<<<<

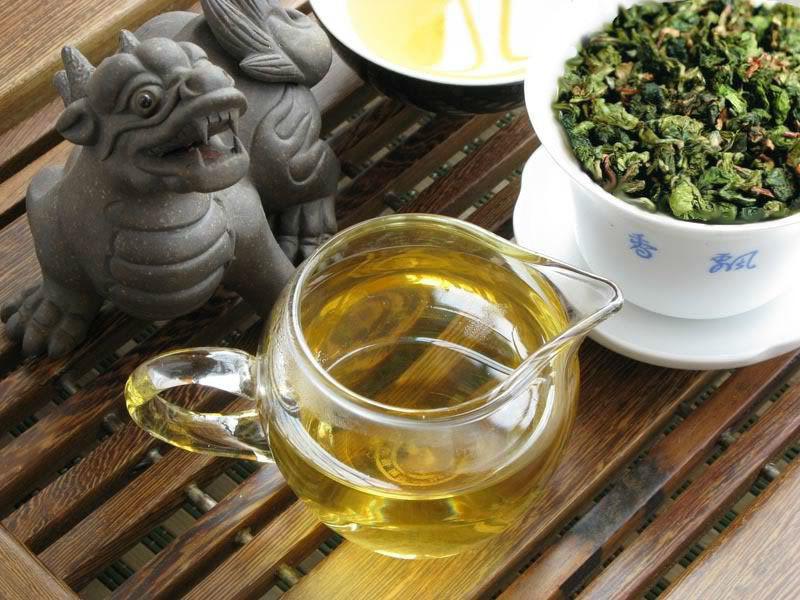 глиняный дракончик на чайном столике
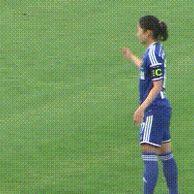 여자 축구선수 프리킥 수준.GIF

>>>>
<<<<

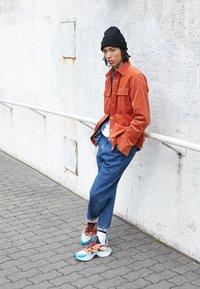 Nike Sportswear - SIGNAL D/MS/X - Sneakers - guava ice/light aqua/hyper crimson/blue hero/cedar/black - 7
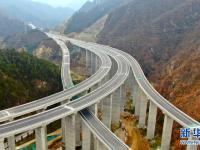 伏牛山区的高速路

>>>>

### PROBLEM REQUIREMENTS
For this task, return exactly the stretch of the listing above from the line with "глиняный дракончик на чайном столике" through the line with "여자 축구선수 프리킥 수준.GIF", inclusive and without pictures.

### EXERCISE ANSWER
 глиняный дракончик на чайном столике
 여자 축구선수 프리킥 수준.GIF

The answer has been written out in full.